The company intends to fund the Bermejal expansion, and auxiliary operational improvements, via its starting capital position and future cash flows.
“The Bermejal underground has had a permit application submitted and received for the portal and decline that would access the deposit,” Leagold senior vice-president of technical services Doug Reddy says. “We’re just going through the final phases of reviewing the project designs at the moment. Development could commence in the second quarter. When it eventually becomes part of the full production schedule there would likely need to be a permit revision, but that shouldn’t be a big deal, because it’s all within the footprint of the existing mine and facilities.”
Leagold also hopes to explore more near-mine and regional targets at Los Filos later on.
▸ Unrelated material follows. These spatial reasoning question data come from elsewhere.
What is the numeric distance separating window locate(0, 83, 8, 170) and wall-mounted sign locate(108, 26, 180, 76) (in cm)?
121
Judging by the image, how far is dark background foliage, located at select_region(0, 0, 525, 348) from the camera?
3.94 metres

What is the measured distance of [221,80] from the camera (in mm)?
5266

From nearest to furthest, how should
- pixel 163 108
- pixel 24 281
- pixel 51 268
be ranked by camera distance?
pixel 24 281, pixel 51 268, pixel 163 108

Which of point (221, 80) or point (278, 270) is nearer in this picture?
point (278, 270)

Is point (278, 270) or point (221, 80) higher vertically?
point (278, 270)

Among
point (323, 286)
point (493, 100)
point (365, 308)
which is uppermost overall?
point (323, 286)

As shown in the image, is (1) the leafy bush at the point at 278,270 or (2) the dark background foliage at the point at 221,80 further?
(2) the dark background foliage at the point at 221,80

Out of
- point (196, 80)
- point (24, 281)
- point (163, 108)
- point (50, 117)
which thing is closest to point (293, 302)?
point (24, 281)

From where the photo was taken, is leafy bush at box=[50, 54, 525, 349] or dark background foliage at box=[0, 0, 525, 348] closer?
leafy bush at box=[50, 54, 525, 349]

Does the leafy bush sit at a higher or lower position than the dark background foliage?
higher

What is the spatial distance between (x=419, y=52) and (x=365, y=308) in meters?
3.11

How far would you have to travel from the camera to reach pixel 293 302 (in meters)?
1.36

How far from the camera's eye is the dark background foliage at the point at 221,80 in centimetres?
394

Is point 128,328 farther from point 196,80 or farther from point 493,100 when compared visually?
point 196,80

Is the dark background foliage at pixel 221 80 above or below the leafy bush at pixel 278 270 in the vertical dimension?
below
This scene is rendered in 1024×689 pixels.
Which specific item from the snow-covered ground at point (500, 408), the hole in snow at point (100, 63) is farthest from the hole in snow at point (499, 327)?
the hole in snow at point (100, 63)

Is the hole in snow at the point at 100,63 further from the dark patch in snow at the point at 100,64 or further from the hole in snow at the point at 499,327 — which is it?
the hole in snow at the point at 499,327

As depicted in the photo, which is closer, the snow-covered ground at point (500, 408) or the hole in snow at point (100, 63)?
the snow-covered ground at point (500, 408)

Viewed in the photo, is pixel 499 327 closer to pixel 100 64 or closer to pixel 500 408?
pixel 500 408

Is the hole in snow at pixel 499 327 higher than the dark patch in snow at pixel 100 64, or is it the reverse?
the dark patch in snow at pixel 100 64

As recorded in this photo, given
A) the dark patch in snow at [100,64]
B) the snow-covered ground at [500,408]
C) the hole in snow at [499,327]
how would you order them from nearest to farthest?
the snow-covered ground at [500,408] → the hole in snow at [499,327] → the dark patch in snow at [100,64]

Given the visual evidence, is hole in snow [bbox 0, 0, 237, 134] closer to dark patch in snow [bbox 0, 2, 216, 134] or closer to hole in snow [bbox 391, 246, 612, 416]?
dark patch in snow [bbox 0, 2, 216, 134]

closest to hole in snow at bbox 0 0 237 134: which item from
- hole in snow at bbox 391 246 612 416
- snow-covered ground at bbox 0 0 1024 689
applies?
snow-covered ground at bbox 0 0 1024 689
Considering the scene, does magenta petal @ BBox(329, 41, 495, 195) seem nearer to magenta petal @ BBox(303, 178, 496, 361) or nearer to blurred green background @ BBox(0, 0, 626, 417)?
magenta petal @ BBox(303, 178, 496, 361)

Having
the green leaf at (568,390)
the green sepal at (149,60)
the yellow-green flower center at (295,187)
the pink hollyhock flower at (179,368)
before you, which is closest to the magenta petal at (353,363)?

The company sees potential in the immediate vicinity of the Bermejal open pit and the San Pablo prospect. Reddy estimates that there is over 30 km of strike of intrusive contact on the broader property package, and sees prospectivity in the past-producing Guadalupe deposit.
“More people are looking for assets right now. It’s very market-driven in terms of the availability of capital, and there was competition for this asset,” Woodyer says. “There are a number of other seniors that may look to divest similar projects, and that plays into our feeling that this is a great time to develop a new company. We looked at Los Filos and dropped everything else, because it’s such a good mine. We can see the expansion upside, and that makes it a great asset for us to get a head start.”